Os milhares de estrangeiros que chegarão ao Brasil para a COP-30 − a conferência da ONU sobre mudanças climáticas que acontecerá em novembro em Belém, no Pará − serão recebidos em uma região do País que exporta energia limpa, mas que consome energia suja. Com localidades isoladas e não conectadas ao Sistema Interligado Nacional (SIN) de energia, a região da Amazônia Legal atende comunidades afastadas com geração a diesel, que tem custo elevado (dividido entre todos os brasileiros) e emite gases de efeito estufa.
Além da região Norte, a Amazônia Legal engloba o Estado de Mato Grosso e parte do Maranhão. Nessa área, vivem 26,6 milhões de pessoas, das quais aproximadamente 10% são atendidas por sistemas isolados de energia e cerca de 900 mil não têm nem acesso à eletricidade.
A Amazônia Legal concentra 34% da potência hídrica do Brasil. Durante o período de chuvas, exporta energia renovável para as regiões Sudeste e Centro-Oeste. Em 2023, foi responsável por 21% da geração de energia do País, mas consumiu apenas 12%, segundo relatório dos pesquisadores Joisa Dutra e Diogo Lisbona Romeiro, do Centro de Estudos em Regulação e Infraestrutura da Fundação Getulio Vargas (FGV CERI).
No período de seca, porém, com hidrelétricas sem reservatórios de acúmulo de água, a região recorre a maior geração termelétrica e até a importação de energia do Nordeste. Segundo os pesquisadores, as mudanças climáticas devem acentuar essa variabilidade de geração de energia na Amazônia. A necessidade do uso de combustíveis fósseis e de importação, portanto, tende a aumentar.
Hoje, cerca de 86% da capacidade instalada do parque de energia dos sistemas isolados é de térmicas movidas a combustíveis fósseis (73% de diesel e 13% de gás natural). O custo da geração de um megawatt-hora gerado a diesel chega a R$ 2 mil. É um custo 472% superior ao da energia do mercado regulado do sistema interligado.
Não bastasse o custo, os sistemas isolados registraram uma média de emissão entre 2013 e 2023 de 733 quilos de gás carbônico por megawatt-hora. O número é sete vezes maior que o das emissões do sistema interligado.
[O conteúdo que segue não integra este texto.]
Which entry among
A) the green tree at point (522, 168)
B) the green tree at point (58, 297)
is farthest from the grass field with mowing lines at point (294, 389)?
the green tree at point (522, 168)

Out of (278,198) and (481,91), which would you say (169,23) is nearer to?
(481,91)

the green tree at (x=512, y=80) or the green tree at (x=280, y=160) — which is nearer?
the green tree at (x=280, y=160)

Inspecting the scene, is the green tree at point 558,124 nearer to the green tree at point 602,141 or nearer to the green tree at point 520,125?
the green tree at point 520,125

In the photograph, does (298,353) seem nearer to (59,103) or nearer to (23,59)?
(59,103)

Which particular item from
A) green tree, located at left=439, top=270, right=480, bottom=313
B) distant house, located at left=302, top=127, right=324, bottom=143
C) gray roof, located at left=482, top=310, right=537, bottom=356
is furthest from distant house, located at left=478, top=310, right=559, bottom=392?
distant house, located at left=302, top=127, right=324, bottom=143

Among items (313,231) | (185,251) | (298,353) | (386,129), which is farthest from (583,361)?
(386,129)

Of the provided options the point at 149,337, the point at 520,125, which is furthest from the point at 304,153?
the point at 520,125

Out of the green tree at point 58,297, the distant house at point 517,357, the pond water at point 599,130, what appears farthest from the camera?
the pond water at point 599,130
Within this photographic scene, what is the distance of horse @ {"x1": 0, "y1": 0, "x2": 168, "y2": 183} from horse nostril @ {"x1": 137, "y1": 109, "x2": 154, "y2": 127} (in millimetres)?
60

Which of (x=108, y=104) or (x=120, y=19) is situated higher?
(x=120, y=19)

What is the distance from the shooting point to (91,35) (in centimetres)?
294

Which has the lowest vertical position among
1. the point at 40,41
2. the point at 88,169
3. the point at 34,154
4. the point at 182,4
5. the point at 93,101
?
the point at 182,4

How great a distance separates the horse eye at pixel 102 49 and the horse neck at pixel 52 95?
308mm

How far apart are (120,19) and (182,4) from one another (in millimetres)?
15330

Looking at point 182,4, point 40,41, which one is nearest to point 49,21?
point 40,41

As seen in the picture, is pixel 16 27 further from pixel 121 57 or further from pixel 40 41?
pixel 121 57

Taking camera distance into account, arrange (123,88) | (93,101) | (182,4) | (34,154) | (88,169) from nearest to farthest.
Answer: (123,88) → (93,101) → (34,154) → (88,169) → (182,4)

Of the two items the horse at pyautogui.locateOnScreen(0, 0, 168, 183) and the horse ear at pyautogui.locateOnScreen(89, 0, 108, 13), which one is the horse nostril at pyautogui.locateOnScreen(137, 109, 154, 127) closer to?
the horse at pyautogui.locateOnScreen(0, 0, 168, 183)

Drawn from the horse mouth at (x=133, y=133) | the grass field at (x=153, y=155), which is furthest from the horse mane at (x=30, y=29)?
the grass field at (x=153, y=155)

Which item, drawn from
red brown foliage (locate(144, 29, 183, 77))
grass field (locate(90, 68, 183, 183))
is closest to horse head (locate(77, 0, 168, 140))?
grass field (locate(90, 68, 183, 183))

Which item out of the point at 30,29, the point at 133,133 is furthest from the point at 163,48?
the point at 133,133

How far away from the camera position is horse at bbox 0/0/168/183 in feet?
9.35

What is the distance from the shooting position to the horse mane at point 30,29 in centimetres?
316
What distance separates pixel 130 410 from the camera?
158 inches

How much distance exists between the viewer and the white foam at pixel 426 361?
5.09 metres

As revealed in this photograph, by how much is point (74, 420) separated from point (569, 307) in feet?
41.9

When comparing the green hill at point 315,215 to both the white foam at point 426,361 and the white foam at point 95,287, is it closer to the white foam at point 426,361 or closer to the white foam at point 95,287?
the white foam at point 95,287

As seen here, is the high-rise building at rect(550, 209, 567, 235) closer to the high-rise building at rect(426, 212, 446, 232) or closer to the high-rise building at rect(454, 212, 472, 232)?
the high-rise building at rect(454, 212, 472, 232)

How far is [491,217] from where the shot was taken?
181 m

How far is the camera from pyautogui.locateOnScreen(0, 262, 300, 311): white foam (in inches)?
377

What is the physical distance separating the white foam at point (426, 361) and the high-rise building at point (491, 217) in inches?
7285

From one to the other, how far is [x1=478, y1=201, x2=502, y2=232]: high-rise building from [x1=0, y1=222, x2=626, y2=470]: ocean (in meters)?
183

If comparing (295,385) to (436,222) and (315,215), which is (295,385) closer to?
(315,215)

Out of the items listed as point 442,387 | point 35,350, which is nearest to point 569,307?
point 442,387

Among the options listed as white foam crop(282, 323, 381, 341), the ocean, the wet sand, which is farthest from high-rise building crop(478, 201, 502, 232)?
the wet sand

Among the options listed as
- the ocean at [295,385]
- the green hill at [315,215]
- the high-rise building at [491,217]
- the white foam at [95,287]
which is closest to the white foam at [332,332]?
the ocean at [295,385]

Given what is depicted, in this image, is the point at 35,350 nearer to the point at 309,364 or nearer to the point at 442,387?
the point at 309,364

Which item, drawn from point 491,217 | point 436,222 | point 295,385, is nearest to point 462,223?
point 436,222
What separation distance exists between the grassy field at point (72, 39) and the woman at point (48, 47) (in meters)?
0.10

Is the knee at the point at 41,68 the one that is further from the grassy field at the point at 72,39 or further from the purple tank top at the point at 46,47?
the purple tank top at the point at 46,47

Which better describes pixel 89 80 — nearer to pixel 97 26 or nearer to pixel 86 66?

“A transição energética que propalamos termos quase conquistado, comparado com outras economias do mundo, não embarcou no norte do País e principalmente na Amazônia”, diz Dutra. “Dizer que o governo não faz esforços para mudar isso não é verdade. Mas a complexidade para levar energia às localidades é grande. A densidade demográfica é diferente e, muitas vezes, outras regiões acabam sendo prioridade”, acrescenta a pesquisadora.
Historicamente, a saída para abandonar o diesel nessas comunidades isoladas foi ligá-las ao sistema nacional. Para Dutra e para Romeiro, no entanto, essa opção é cara e apresenta barreiras logísticas, como construir linhões de transmissão no meio da floresta, que retardam sua implantação. Eles apontam como melhor alternativa a instalação de microrredes de energia nas localidades. “A solução é descentralizar. Mas dar escala a essas pequenas redes ainda é uma dificuldade”, diz Romeiro.
Os pesquisadores apontam a Vila Restauração, no Acre, como uma solução bem-sucedida para o problema. “É um modelo que deveria ser replicado”, destaca Dutra.
A Vila Restauração é um vilarejo de 200 famílias em que só se chega de barco. Até 2021, os moradores só tinham energia três horas por dia, gerada sempre a diesel.
Concessionária de energia do Acre, a Energisa aplicou parte dos recursos que obrigatoriamente tem de destinar para gerar soluções energéticas para desenvolver uma microrrede na vila. Foram aplicados R$ 20 milhões em um sistema de energia solar com baterias de grande porte e biodiesel, que agora abastece a comunidade 24 horas por dia.
O sistema, segundo o gerente de desenvolvimento de produtos e soluções do grupo Energisa, Wendell Teixeira, além de ter baixo impacto ambiental, tem uma necessidade de manutenção reduzida. Isso era um pré-requisito para a solução, dada a dificuldade para se chegar ao vilarejo.
Hoje, a energia do vilarejo é gerada quase sempre pelas placas solares. Nos períodos de chuva, o biodiesel garante o abastecimento.
A Energisa levou sistemas semelhantes, mas sem biodiesel, para outras duas comunidades de Rondônia. Para algumas famílias de outras localidades, também instalou sistemas individuais.
Teixeira, porém, afirma que fornecer energia limpa para todos os sistemas isolados da região com essa mesma solução pode não ser viável financeiramente. “Mas entre 40% e 60% poderia ser possível”, diz ele.